• DIRECTIVE:
Extend the passage below about Xie's motion to withdraw his guilty plea, picking up right after its final sentence.
+++ TEXT SEGMENT +++
The trial court held a hearing on July 17, 1989 to consider Xie's motion to withdraw the guilty plea. At that time, Xie contended that a crucial factor in his decision to enter a guilty plea to the lesser charge was advice from one of his attorneys that he would not be eligible for parole for a minimum of twenty-three years if he were found guilty of aggravated murder with a gun specification. The trial court indicated that the attorney's advice was in fact erroneous. Had Xie been convicted of that offense, he would actually have been eligible for parole in seventeen years. Xie claimed that if he had known the true facts concerning parole eligibility, he would not have pleaded guilty to the lesser offense, but rather would have proceeded to trial on the original charge.
+++ EXTRACTED RECORDS +++
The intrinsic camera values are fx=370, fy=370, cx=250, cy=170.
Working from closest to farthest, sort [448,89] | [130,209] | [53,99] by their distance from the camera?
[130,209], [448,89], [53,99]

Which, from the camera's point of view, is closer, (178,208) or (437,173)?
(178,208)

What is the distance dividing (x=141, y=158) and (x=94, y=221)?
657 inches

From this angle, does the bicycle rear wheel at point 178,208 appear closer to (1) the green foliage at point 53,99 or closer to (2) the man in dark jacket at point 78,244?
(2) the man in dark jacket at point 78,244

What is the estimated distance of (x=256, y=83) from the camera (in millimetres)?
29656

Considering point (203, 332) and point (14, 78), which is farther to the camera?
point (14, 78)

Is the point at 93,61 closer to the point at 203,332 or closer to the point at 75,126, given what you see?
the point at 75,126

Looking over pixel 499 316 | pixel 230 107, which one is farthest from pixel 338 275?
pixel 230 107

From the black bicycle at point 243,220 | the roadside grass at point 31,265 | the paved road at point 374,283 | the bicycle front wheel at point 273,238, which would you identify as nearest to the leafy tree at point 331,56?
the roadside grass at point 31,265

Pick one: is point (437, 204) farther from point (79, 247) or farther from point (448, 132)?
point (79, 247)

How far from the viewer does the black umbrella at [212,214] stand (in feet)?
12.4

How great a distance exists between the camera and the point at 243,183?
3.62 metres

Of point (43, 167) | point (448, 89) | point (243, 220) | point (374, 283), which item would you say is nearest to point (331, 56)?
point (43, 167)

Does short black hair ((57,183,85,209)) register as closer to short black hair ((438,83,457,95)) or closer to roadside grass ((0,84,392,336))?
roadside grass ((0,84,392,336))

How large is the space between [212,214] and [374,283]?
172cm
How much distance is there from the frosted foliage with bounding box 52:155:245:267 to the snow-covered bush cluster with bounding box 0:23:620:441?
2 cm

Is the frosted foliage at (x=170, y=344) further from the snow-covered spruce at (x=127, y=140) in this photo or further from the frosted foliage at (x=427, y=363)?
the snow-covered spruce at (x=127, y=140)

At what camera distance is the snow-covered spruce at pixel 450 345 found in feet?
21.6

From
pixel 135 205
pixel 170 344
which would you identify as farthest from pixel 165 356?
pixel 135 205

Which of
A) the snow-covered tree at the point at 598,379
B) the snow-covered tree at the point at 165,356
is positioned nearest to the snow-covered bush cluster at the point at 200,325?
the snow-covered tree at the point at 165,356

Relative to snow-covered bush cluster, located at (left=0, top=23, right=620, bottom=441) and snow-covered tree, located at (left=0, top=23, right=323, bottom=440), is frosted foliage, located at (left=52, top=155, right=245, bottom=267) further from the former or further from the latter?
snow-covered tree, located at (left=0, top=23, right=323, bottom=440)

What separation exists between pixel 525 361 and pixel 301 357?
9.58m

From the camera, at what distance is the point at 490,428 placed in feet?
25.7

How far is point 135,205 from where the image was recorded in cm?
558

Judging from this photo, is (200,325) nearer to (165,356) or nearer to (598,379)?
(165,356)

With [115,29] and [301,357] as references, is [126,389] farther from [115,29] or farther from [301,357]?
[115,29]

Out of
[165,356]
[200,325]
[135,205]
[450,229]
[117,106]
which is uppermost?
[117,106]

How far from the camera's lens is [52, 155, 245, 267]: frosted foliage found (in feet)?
+++
• ANSWER FOR THE TASK:
The trial court, in ruling on the motion to vacate the plea, found that no constitutional or criminal rule due-process violation had occurred. The trial court emphasized that Crim.R. 11 had been complied with to ensure that the plea was entered "knowingly, voluntarily, and intelligently." The trial court found that "the prosecution had a strong case" and that "there was a strong probability of defendant's conviction" if the case had gone to trial. The court stated that "parole eligibilities are mere estimates and not guarantees," and denied Xie's motion to vacate his guilty plea. Xie was later sentenced to an indefinite term of fifteen years to life for the offense of murder without a firearm specification.
Xie appealed the trial court's denial of the motion to withdraw the guilty plea to the Court of Appeals for Franklin County. He alleged that his attorney's incorrect advice regarding parole eligibility constituted ineffective assistance of counsel; that his guilty plea was unintelligent and involuntary due to the misinformation and also due to undue pressure from one of his attorneys to plead guilty; and that the trial court abused its discretion when it refused to grant the motion to vacate the guilty plea.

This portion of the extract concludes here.